This activity, which we’ll complete in stages throughout the semester, is designed to help you think about how your name and work appear right now on the Internet and make a plan for your digital presence going forward. Please complete this work in your doc. You will be invited to share an excerpt or a summary in our doc.
If you currently publish under a pseudonym (for social media purposes or otherwise), it might be useful to explore that name as well.
Your Digital Presence
- Begin by making a list of the ideal readers of your public work. These ideal readers could include a future employer, a customer interested in buying a product you’re selling, a new colleague, a new friend, or some other ideal reader.
- Now, imagine that you are one of these ideal readers and Google your name to see if anything you’ve already written online or done in the world shows up in the results. It might be necessary to log out of social media accounts or use a browser you don’t regularly use to better approximate what someone else would discover.
- Still pretending to be this ideal reader, make notes on what you think of the results.
- Remember that even if the work you’ve done doesn’t show up in the first page of results, your work may still be findable on the Internet. Make a list of all your social media accounts that are publicly viewable and any instances that you know you appeared in the news.
- Still pretending to be this ideal reader, make notes on what you think of these slightly harder-to-find elements of your digital presence.

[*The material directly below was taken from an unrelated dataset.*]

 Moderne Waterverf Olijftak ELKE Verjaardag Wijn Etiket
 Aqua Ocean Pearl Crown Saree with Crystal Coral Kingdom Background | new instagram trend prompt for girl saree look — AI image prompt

- Take a moment to write down any things you would like to change about your digital presence. If you have questions for me that you’d rather not ask in our doc, please feel free to send me an e-mail.
Your Digital Presence in Relation to Platforms
Platforms abound for publishing your work online. We will encounter a few this semester and I’ll invite you to create accounts if you’re interested (none are required). For example, this course website is published at our University’s instance of OpenLab, a version of WordPress customized for use in higher education. I’ll invite you to create an account and decide what your profile name should be, what you will use as your avatar, and how you will describe yourself (we’ll go over the details for joining the OpenLab as well). I can also show you how you can create your own project or personal portfolio on the site to showcase your work as a student. If you decide, eventually, to create an account with Hypothesis, you’ll get to make the same decisions again (we’ll go over the details for getting started with Hypothesis in a future class). And the same thing applies to Zotero. All of the resources I’ve gathered for our course and my notes and tags for those resources are in a public Zotero library. You can use Zotero without sharing your sources and notes, but if you want to contribute to our public library, you’ll want to take care in selecting your username and placing a license on your work for the library. The important thing to note is that with each new platform you choose to join, you also get to decide how to present yourself, how much of your work to make public, and (in some cases) how to license your work.
The Digital Presence of Bloggers
There are lots of platforms for bloggers (Blogger, WordPress, Tumblr, etc.). Some writers use a pseudonym when blogging while others use their own names. Some writers approach blogging primarily as a way to reach an audience while others might treat it more as a business, attracting traffic to their site that will allow them to place ads that generate revenue. As you explore a blogger you have found, consider what seems to be motivating this writer and how they are likely perceived by their ideal audience and beyond.
- Search the Internet for a topic you love reading about (it can be absolutely anything) and try to find a blog on the topic (as opposed to the website for a newspaper or magazine). If you already know of someone blogging in this area, you can go straight to their site.
- Try to find an “about” or “bio” page for the site (share the link in our doc if you feel comfortable!).
- What can you learn about this person from this bio? Do they have a digital presence outside of the site?
- What connections can you find between any training/experience they describe on the site and the topics they write about?
- Does this matter?
Making Decisions about Your Digital Presence (for now)
During the semester, our course website will be set to private, meaning that only the students enrolled in the course can see the site. During this time, students choose between publishing their work (making it visible to classmates) or keeping it private (so only the instructor can see it). At the end of the semester, I will make our entire website public and you can choose to have your posts included in that public site (visible to anyone who finds our website) or set to private (still only visible to me). You also can set a password for any posts you want to share with family and friends (but not the general public).
If you decide to make your work public (and there is no requirement to do so!), remember that you can always change your mind about privacy settings for any of your work on this site and you can always revise the public profile (change your name and avatar image) that readers will see when they look at your work.